Alors, que faire? Agir dans le secondaire est une excellente initiative, que les signataires de la tribune ne critiquent aucunement. Pour mon humble part, j’ai eu l’occasion il y a un an de faire cours à de jeunes enseignants d’histoire-géographie afin de traiter des modalités pédagogiques sur les thématiques sensibles de leur enseignement (Moyen-Orient, extermination des juifs d’Europe, etc.). C’était leur première année en tant qu’enseignants, et la question de la réponse à donner à des élèves émettant des propos négationnistes ou conspirationnistes était clairement une de leurs demandes. Leur volonté d’efficacité pédagogique paraît parfaitement légitime.

Toutefois, le but de l’école n’est pas de doter les individus d’une idéologie devant assurer le «vivre-ensemble», comme le répète un mantra devenu quelque peu ridicule. Condorcet écrivait que l’éducation reçue devait permettre aux citoyens de critiquer leur propre système politique et d’ainsi le changer et l’améliorer. L’enseignement conçu de la sorte a une fonction d’émancipation individuelle et collective, ce qui fait horreur aux réactionnaires de tous bords. Ceux-ci trouveront donc infâme la tribune de Libération.

Second marché intellectuel

C’est là où il est intéressant d’observer la liste des signataires de la tribune. En début de liste, figurent trois enseignants du lycée d’Aubervilliers: Catherine Robert, Valérie Louys et Mathieu Mulcey. Manifestement, il s’agit d’éviter le malentendu grossier qui pourrait être d’imaginer que le propos du texte vise à délégitimer l’action en milieu scolaire.

Ensuite, on est, pleinement, dans le «premier marché intellectuel», c’est-à-dire de chercheurs ayant établi une œuvre intellectuelle dans le cadre canonique de la production universitaire. Il y a là les plus prestigieuses institutions: Collège de France, École normale supérieure, CNRS, Institut universitaire de France, etc.: Christian Baudelot, sociologue, professeur émérite à l’ENS; Florence Dupont, anthropologue des mondes antiques, professeure émérite de littérature latine à l’université Paris-Diderot; Stéphane François, maître de conférences à l’Ipag de l’université de Valenciennes; Nicolas Grimal, membre de l’Institut, professeur du Collège de France; Bernard Lahire, professeur de sociologie à l’ENS de Lyon, membre senior de l’Institut universitaire de France; Jean-Loïc Le Quellec, anthropologue, directeur de recherches au CNRS et chercheur à l’Institut des mondes africains; Bernard Sergent, historien, préhistorien, mythologue au CNRS et président de la Société de mythologie française; Fabien Truong, sociologue, professeur agrégé à l’université de Paris-VIII; Gérôme Truc, sociologue, enseignant à l’ENS de Cachan.

## [CONSIGNE A]
Dans l'extrait sur la tribune de Libération, nommez s'il vous plaît les enseignants du lycée d'Aubervilliers qui figurent en début de liste des signataires.
## [CONSIGNE B]
Poursuivez l'extrait sur la tribune de Libération à partir de sa dernière phrase.

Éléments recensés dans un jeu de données
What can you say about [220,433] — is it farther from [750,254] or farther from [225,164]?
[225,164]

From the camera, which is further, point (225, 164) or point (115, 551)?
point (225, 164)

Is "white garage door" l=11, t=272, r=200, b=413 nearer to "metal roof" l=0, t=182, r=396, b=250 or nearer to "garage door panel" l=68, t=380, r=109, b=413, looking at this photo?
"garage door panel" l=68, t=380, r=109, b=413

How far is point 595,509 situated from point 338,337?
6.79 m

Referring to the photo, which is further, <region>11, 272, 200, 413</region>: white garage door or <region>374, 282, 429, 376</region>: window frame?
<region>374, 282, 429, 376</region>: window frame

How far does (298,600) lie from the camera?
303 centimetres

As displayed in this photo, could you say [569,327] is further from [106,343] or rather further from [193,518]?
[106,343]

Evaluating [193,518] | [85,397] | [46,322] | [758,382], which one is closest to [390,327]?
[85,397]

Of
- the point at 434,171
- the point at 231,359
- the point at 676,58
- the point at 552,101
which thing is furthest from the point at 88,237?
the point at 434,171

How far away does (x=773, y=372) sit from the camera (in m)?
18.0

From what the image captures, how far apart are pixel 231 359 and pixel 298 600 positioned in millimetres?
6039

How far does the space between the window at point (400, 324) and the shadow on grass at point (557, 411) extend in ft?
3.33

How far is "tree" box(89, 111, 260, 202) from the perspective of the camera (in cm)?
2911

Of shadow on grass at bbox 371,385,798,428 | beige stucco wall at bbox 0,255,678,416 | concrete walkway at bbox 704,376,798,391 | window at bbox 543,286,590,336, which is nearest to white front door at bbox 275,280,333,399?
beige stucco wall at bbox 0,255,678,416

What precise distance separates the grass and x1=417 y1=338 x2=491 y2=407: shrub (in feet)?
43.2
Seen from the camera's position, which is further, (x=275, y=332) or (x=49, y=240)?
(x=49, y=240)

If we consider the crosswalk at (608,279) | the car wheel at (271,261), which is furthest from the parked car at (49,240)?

## [RÉPONSE A]
Catherine Robert, Valérie Louys et Mathieu Mulcey.

## [RÉPONSE B]
Précisons que ces chercheurs sont aussi les plus légitimes sur cette problématique. Par exemple, Bernard Sergent, outre ses travaux sur les Indo-Européens, fut l’auteur d’une déconstruction, devenue un classique, des récupérations de ce sujet par l’extrême droite. Stéphane François est probablement l’universitaire français ayant le plus publié sur le conspirationnisme, encore présentement avec un article coécrit avec le professeur Olivier Schmitt dans la prestigieuse revue Diogène, ou dans un ouvrage que nous venons de cosigner aux Presses universitaires de Valenciennes.

Néanmoins, si s’avérait juste l’hypothèse que nous posions d’un anticonspirationnisme servant, volens nolens, de biais compétitif, à travers une rhétorique esthétique, à des individus dotés d’un capital culturel réel mais inférieur à celui du premier marché intellectuel, le paradoxe est donc bien que la proposition d’amélioration de l’offre pédagogique formulée par les légitimes producteurs de ce premier marché risque d’être retoquée par des enseignants d’histoire-géographie et des producteurs du «second marché intellectuel»... quitte à verser dans un anti-intellectualisme certes très mainstream mais qui aura tout à voir avec la façon dont le moindre jeune homme conspirationniste récuse l’autorité du diplôme et du savoir «officiels».

On sera, dès lors, dans la situation de la polémique stérile tel qu’évoqué plus haut. Mais, comme nous sommes encore quelques-uns à préférer penser le monde avec Machiavel et Condorcet qu’avec Huntington ou Drumont, on peut aussi avoir quelque espoir que progresse le nécessaire débat sur l’articulation entre libertés civiques et esprit critique.